Line by line, set down all the data below exactly, omitting any picture.

--- START ---

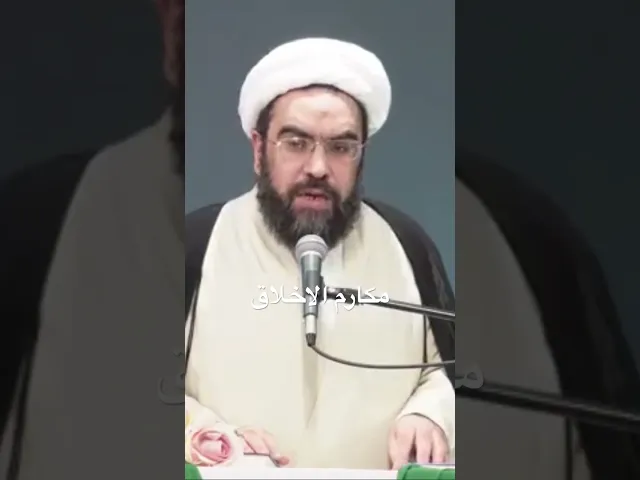 ⁣اهل البيت قدموا الاخلاق بكمالها (ان تعطي من حرمك) #الشيخ_احمد_عمار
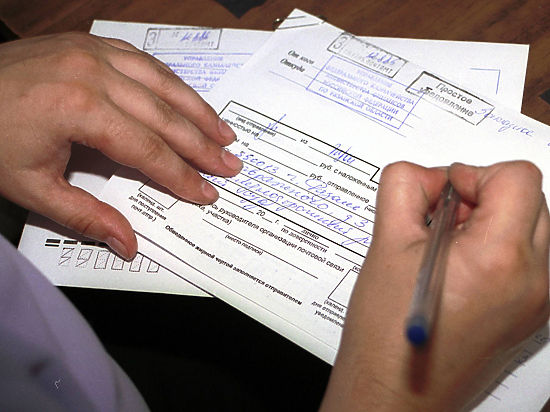 МВД и «Почта России» защитят деньги населения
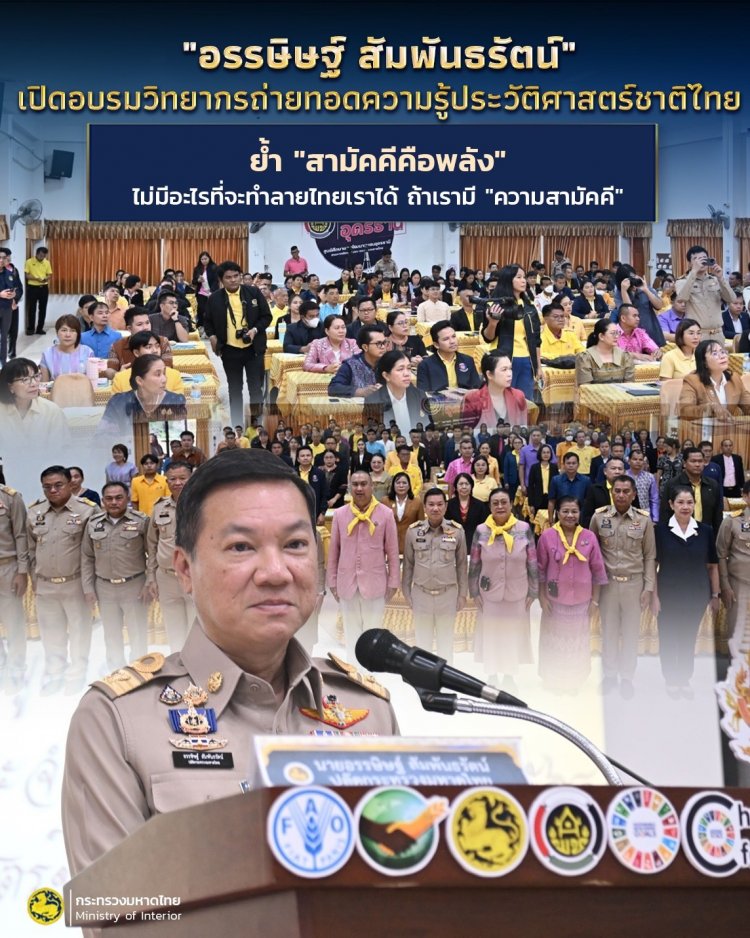 "อรรษิษฐ์ สัมพ้นธรัตน์"เปิดอบรมวิทยากรถ่ายทอดความรู้ประวัติศาสตร์ชาติไทย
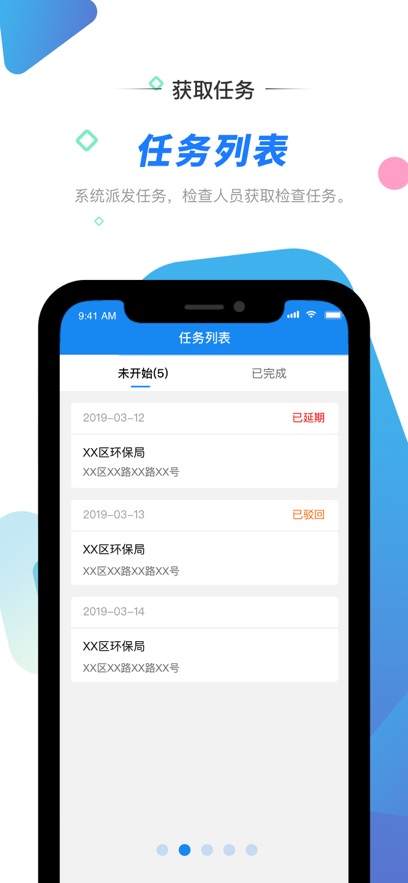 平安环卫云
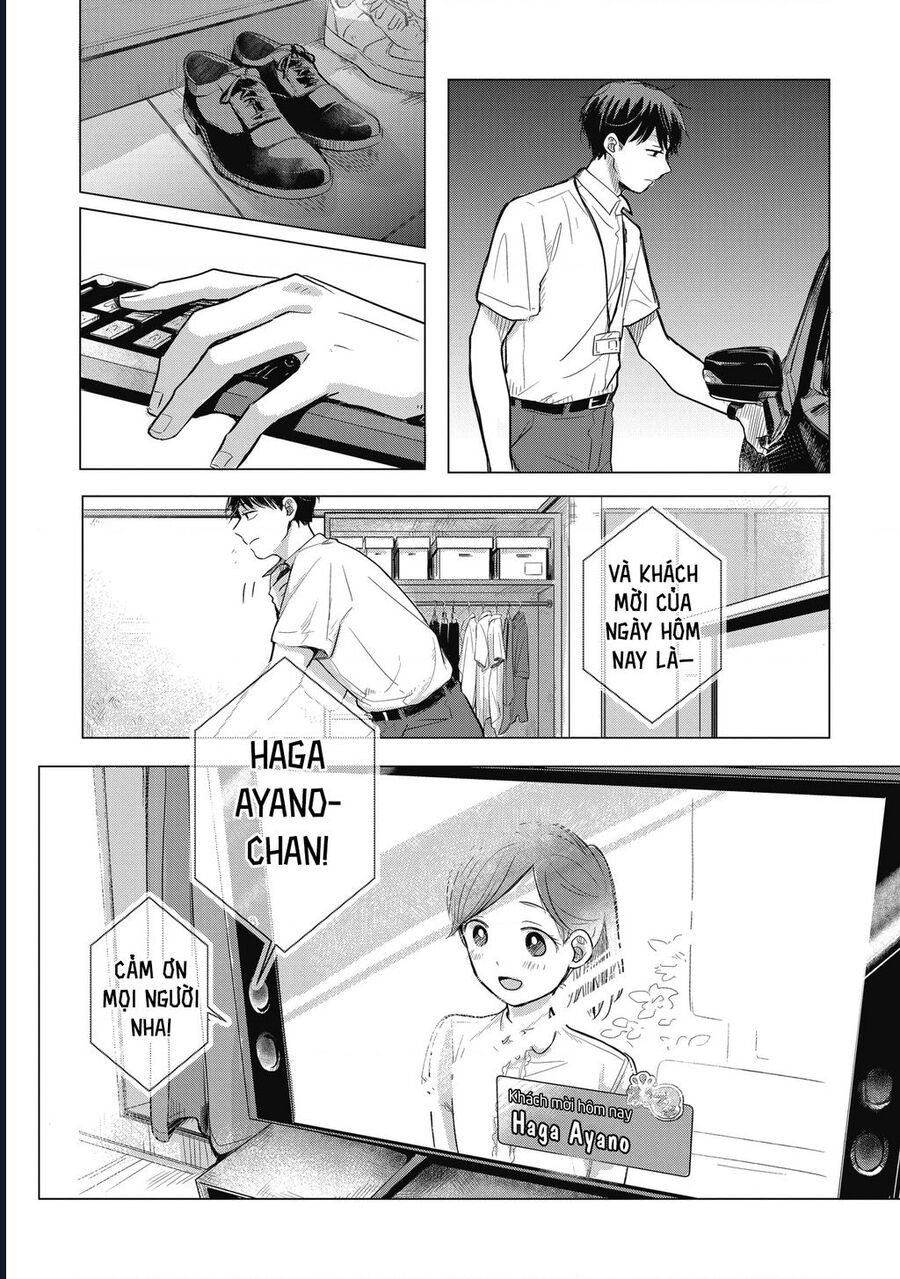 Lá Thư Tình Và Nữ Diễn Viên 13 Tuổi: Chapter 1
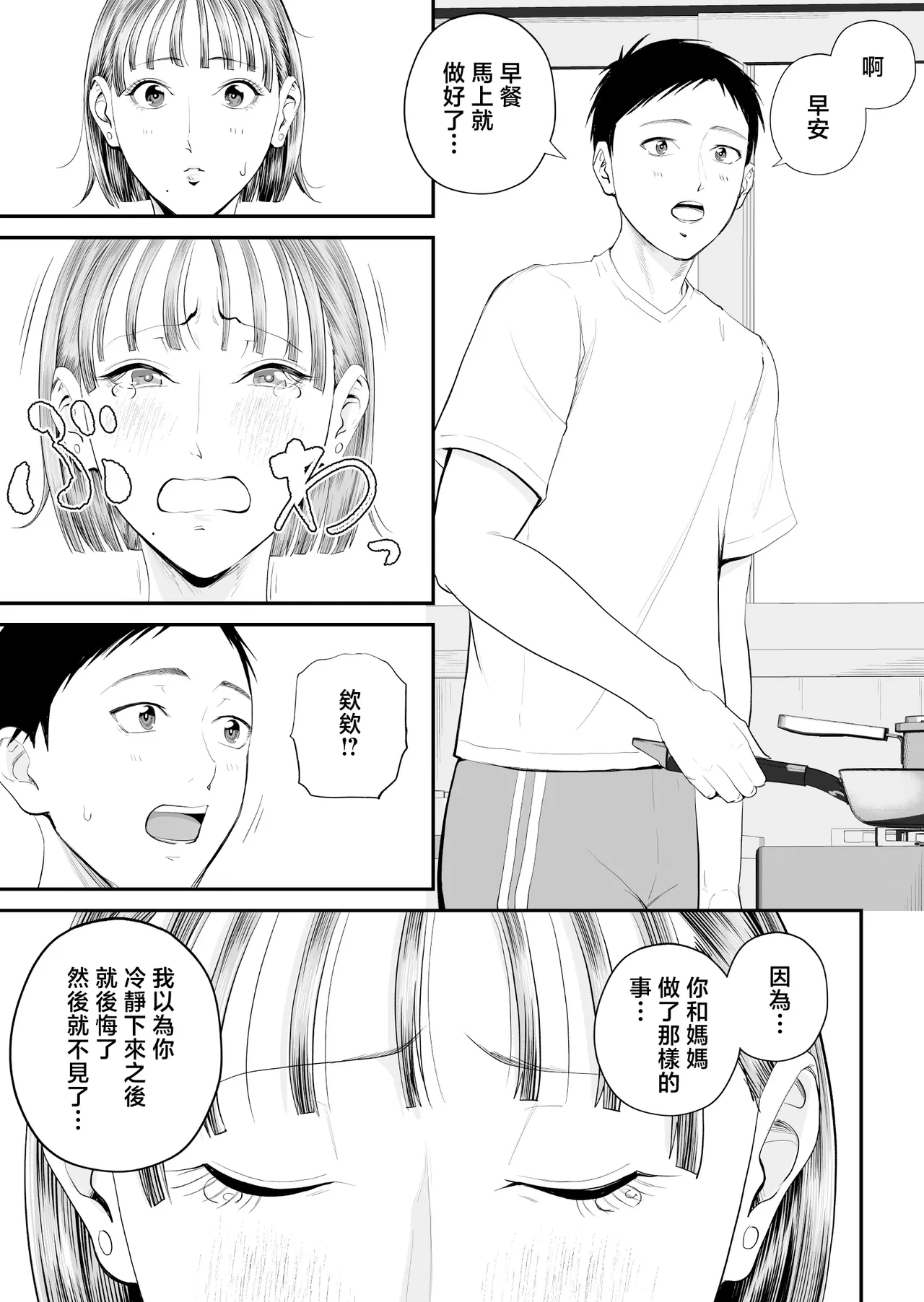 หน้า 94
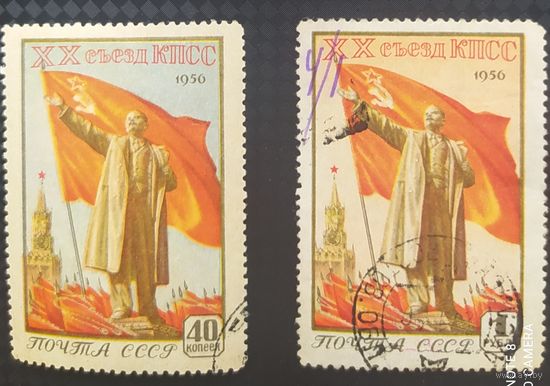 СССР 1956 20-сьезд КПСС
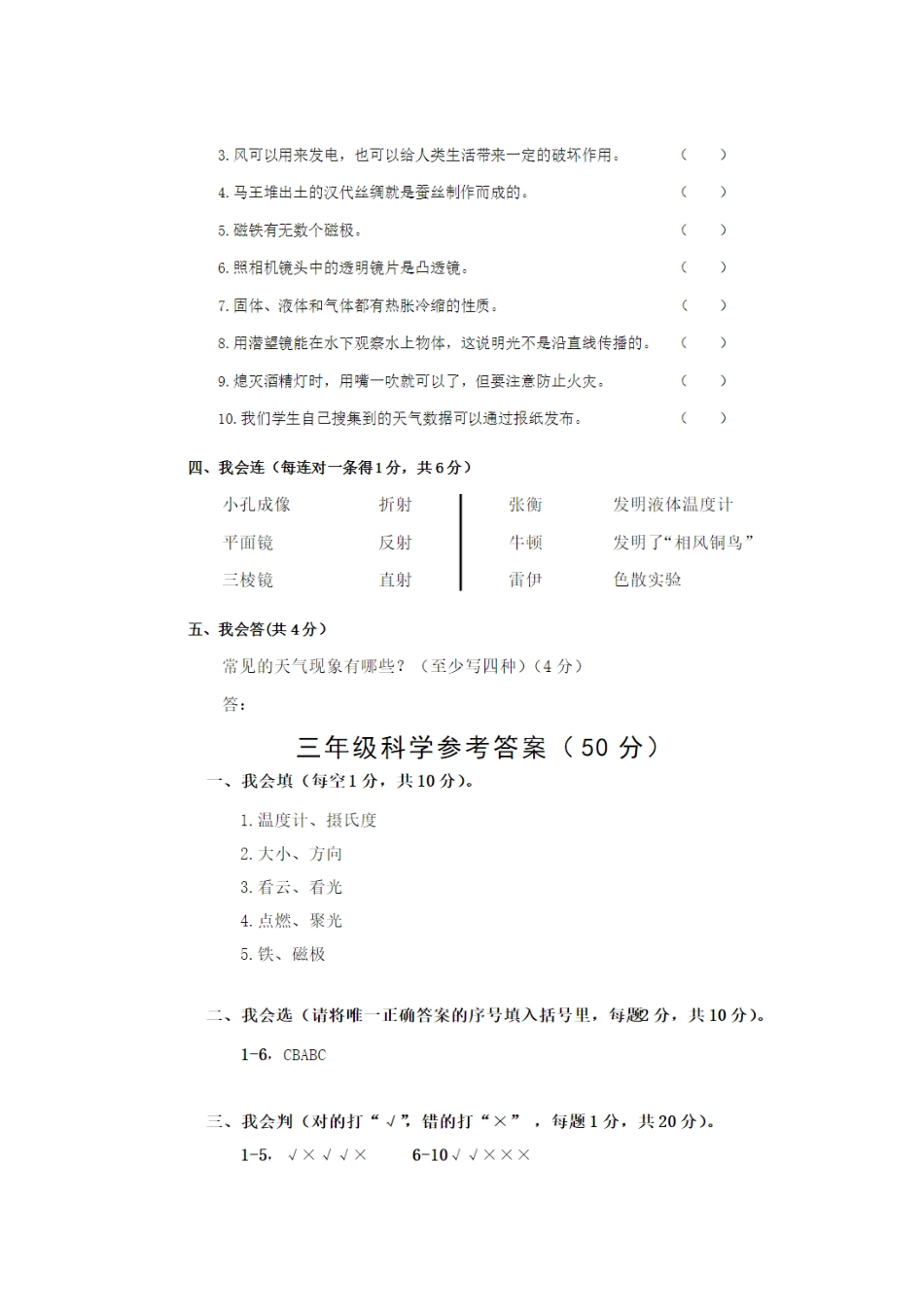 三年级上册科学期末试题 人教版(含答案).docx_第2页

--- END ---

**Written answer**.
 ⁣اهل البيت قدموا الاخلاق بكمالها (ان تعطي من حرمك) #الشيخ_احمد_عمار
 МВД и «Почта России» защитят деньги населения
 "อรรษิษฐ์ สัมพ้นธรัตน์"เปิดอบรมวิทยากรถ่ายทอดความรู้ประวัติศาสตร์ชาติไทย
 平安环卫云
 Lá Thư Tình Và Nữ Diễn Viên 13 Tuổi: Chapter 1
 หน้า 94
 СССР 1956 20-сьезд КПСС
 三年级上册科学期末试题 人教版(含答案).docx_第2页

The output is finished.